Supplied text
Tuesday, June 30, 2009

6-30-09

Dearest Lady Emma,

How farest thou? I trust thy affairs be set in order, and the span of thy undertakings proveth successful. Thou art greatly yearned after by the lot presently in thy former dwelling. Nary a day passeth sans withdrawl of memory or drollery to thee connected. Cheers to e'en more successes than in times past.

Salutations and highest regards,
Count H. Stephen Byrne IV

PS. I miss you most.

Sunday, June 28, 2009

6-28-09

Dear Emma,

An older motto from Pringles is "once you pop, the fun don't stop." I have several problems with this motto.

A.) Bad Grammar - it should read, "once you pop, the fun doesn't stop." Where is the country headed? I'll tell you where: Bad Grammar Land. It's a real place.

B.) Presupposition - So if I open a can of Pringles, I'm automatically going to have this unending supply of fun? What if I'm feeling depressed? Fun certainly won't arise from eating a few potato chips.

C.) False Advertisement - This goes hand in hand with presupposition. Assume I am depressed, and I proceed to eat 3 cans of Pringles. I highly doubt the amount of fun I will be having both in being depressed and in eating approximately 100 chips.

Thus I submit an edited version of the new Pringles campaign motto: "Once you pop, fun may arrive, but don't expect it."

Love,
Stephen

Friday, June 26, 2009

6-26-09

Dear Emma,

Michael Jackson is dead. I am sad.

Love,
Stephen

PS. He had the heart of a champion.

Thursday, June 25, 2009

6-25-09

Dear Emma,

Today I saw the B-52s at the Del Mar Fair. They were awesome, but there were a lot of moms there, and at times I felt somewhat uncomfortable because they decided to dance against me quite a bit, and not like they accidentally brushed up against me.

Love,
Stephen

Monday, June 22, 2009

6-22-09

Dear Emma,
I ran over a rabbit a few days ago. I went back to see if it was ok. The prognosis does not look good, but to be fair, he didn't look both ways before darting into my tires.

Love,
Stephen

Friday, June 19, 2009

6-19-09

Dear Emma,

POWER THIRST NOW COMES IN DOVES!

Data to examine
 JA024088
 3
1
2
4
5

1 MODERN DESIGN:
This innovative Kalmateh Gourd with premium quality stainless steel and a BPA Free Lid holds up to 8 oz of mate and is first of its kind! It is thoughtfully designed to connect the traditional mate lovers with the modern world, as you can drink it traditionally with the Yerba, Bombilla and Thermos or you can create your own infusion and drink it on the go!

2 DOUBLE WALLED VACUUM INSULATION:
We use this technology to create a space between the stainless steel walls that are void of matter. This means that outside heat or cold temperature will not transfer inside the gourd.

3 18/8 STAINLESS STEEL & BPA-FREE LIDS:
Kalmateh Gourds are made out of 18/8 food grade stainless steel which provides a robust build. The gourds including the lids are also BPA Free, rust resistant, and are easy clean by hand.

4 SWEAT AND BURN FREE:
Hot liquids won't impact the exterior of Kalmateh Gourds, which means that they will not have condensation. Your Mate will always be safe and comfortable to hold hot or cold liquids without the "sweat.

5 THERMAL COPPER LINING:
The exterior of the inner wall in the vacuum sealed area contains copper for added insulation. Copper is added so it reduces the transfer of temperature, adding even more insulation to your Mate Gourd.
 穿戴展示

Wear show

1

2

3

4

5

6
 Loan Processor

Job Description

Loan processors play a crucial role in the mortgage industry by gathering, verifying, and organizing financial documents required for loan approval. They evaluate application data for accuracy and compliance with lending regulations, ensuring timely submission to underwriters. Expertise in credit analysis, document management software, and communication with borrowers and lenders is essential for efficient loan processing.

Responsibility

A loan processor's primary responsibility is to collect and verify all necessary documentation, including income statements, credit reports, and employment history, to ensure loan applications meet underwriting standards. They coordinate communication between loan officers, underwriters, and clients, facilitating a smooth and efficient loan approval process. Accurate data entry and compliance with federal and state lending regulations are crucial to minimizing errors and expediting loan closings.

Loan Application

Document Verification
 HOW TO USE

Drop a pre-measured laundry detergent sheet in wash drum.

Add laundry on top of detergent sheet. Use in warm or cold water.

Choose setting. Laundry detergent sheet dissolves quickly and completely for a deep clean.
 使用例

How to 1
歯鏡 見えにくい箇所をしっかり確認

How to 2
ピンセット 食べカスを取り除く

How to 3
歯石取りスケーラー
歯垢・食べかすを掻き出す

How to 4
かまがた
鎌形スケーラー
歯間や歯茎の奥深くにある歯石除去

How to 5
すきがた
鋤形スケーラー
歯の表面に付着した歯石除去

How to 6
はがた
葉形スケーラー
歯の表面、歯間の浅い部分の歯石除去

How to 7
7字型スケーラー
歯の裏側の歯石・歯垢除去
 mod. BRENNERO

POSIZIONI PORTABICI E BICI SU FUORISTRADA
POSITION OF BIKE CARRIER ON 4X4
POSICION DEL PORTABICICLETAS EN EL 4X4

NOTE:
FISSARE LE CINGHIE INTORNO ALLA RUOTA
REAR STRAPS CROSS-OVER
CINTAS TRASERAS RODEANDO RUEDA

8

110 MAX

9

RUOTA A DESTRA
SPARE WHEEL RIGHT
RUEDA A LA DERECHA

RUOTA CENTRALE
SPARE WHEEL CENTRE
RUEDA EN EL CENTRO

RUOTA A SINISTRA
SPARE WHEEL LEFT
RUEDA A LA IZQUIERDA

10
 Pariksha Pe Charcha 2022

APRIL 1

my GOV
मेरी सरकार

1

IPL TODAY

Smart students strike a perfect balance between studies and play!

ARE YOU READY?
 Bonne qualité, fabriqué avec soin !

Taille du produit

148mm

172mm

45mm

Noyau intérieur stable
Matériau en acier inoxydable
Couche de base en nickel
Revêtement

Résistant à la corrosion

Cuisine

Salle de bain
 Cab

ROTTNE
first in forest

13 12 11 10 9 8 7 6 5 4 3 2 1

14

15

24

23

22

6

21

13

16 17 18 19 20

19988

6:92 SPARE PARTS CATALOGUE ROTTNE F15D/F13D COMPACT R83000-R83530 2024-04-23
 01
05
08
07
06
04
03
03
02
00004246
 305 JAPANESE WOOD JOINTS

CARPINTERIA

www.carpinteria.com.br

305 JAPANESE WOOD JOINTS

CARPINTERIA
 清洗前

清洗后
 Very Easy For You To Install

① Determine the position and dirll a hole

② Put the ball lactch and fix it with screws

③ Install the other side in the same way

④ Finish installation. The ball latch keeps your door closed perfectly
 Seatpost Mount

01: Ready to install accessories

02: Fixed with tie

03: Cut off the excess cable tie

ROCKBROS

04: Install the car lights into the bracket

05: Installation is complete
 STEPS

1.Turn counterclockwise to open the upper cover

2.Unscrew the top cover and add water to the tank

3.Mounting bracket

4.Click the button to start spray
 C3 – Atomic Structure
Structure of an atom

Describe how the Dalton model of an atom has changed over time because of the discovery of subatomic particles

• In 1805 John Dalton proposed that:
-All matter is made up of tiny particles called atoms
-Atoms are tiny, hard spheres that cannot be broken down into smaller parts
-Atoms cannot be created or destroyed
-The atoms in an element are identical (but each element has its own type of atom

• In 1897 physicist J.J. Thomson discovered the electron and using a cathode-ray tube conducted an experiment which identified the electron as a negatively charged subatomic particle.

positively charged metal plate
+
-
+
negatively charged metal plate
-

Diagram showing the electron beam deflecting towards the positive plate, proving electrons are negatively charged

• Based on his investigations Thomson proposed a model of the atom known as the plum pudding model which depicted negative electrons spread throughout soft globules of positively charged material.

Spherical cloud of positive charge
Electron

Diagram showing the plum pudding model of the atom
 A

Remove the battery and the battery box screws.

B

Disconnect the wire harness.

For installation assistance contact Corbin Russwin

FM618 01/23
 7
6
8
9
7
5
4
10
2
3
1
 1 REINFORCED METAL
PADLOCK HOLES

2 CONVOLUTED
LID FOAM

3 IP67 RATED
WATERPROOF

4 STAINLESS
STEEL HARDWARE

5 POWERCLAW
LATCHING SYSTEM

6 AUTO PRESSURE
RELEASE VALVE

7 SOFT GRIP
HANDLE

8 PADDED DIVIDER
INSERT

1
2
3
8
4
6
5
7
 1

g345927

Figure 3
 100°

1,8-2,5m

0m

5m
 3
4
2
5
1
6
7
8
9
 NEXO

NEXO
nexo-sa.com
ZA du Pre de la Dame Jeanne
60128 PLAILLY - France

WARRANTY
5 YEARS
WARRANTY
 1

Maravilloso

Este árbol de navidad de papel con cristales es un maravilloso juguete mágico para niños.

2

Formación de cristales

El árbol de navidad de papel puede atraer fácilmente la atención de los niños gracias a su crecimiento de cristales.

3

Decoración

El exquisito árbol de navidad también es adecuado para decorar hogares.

Problems to solve
1. Duplicate the letters to Emma word for word, beginning at the words "PS. I miss you" and stopping after "few potato chips.".
2. Go on with the letters to Emma, picking up right after the last line shown.

Replies
1.
PS. I miss you most.

Sunday, June 28, 2009

6-28-09

Dear Emma,

An older motto from Pringles is "once you pop, the fun don't stop." I have several problems with this motto.

A.) Bad Grammar - it should read, "once you pop, the fun doesn't stop." Where is the country headed? I'll tell you where: Bad Grammar Land. It's a real place.

B.) Presupposition - So if I open a can of Pringles, I'm automatically going to have this unending supply of fun? What if I'm feeling depressed? Fun certainly won't arise from eating a few potato chips.

2.
Love,
Stephen

Monday, June 15, 2009

6-15-09

Dear Emma,

I have decided to run for President of Junior High, and I have chosen you as my running mate. I know this seems difficult given your current locale, but I think it will help our foreign policy platform. Right now I'm working on bribing a ton of votes by handing out Blow Pops before TNL. All the other staff looked at me like I was some kind of moron, but we'll see whose laughing when the election rolls around. Am I right?

Love,
Stephen

Wednesday, June 10, 2009

6-10-09

Dear Emma,

I went to Guitar Center recently, and (after playing numerous guitars that I will never be able to afford), investigated the keyboard department. I found a sweet Casio that played this tune:



Awesome.

Love,
Stephen

Monday, June 8, 2009

6-8-09

La querida senorita Emma,

Como se va el Amsterdam? Es muy divertido? Es todo bueno alli? Espero que estes aprendiendo mucho sobre la gente y El Senor alli. Nunca olvidate: eres muy hermosa, fuerte, y una buena captura.

Te echo de menos,
Esteban

Thursday, June 4, 2009

6-4-09

Dear Emma,

I used to think that Burger King and Dairy Queen were married, and they ruled over a kingdom of hamburgers and ice cream cones. Now I think that Dairy Queen would have left BK a long time ago with a lot of the King's money, assuming they didn't sign a prenup.

Love,
Stephen

Tuesday, June 2, 2009

6-2-09

Dear Emma,

This morning I threw an old head of cabbage out of my window. It struck a road sign and exploded. It was awesome!

Love,
Stephen

Monday, June 1, 2009

6-1-09

Dear Emma,

I was watching Animal Planet last night, and it was about whales. I learned that whales can produce over 100 gallons of milk a day.

Wow.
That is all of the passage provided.